An IASH Work-in-Progress seminar, delivered by Dr Thiu Elias (Visiting Research Fellow, 2025)
Infrastructure, Knowledge, and Nature in Digitality: Ethical Interventions from the Digital Frontier of Tribal India.
This project explores Indigenous digital landscapes as frontier spaces where dominant technoscientific infrastructures encounter Indigenous religiosity and cosmologies, offering critical reflections on ethics in a digital age. While digitality is increasingly accepted as the normative architecture of public life, this research interrogates the kinds of worldviews it produces, and the assumptions it sustains and normalises. In Manipur (India), digital infrastructures intersect with a long history of technological dysfunction, militarisation, and political paternalism. Roads, surveillance, data systems, and conservation initiatives often operate as apparatuses of the state, extending what has been called “infrastructures of injustice.” In this context, the research highlights how Indigenous communities engage with digital technologies on their own terms, embedding them within spiritual, ecological, and communal lifeways. In doing so, they shape more plural and grounded digital cultures. The project questions: What is lost or reshaped when Indigenous knowledge is mediated by digitality? Who governs digital authority and representation? And how are anthropocentric assumptions in digital systems reinforced against indigenous cosmology? These questions speak to deeper concerns around power, epistemology, and ontology. Drawing on public theology and informed by ethnographic fieldwork, this early-stage project explores theoretical and theological pathways grounded in Indigenous spiritual sensibilities.

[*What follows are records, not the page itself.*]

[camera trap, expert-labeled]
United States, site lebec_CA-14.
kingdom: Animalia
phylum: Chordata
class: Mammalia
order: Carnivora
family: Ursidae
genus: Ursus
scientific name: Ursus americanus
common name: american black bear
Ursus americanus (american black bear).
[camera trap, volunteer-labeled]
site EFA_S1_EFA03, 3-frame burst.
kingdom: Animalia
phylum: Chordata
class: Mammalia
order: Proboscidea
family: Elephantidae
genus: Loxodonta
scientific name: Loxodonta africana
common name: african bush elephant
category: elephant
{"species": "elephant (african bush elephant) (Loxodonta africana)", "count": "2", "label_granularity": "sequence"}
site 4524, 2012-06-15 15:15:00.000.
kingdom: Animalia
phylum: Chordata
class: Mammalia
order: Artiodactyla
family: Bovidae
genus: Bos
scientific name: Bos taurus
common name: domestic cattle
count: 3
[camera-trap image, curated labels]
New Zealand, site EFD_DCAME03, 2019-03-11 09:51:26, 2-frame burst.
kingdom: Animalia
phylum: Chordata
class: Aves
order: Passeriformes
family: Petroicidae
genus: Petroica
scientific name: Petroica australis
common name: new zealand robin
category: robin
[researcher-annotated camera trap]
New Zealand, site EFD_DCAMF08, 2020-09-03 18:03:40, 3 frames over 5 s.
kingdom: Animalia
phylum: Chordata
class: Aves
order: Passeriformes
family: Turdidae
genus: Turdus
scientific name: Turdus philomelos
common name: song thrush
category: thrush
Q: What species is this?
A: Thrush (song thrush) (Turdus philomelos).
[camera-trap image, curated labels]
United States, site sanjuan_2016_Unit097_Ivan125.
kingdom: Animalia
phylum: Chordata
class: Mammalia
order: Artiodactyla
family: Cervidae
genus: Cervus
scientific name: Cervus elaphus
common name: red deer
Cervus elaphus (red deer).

It asks how Indigenous religious worldviews inform responses to technoscientific incursions; considers how theology might resist complicity with dominant narratives and instead act as a cosmological interlocutor, by amplifying marginalised voices and supporting ecological and epistemic justice in a digital age.
This presentation shares preliminary reflections and questions of a project aimed at engaging wider digital cultures; feedback is especially welcome to refine the project’s direction and its interdisciplinary positioning.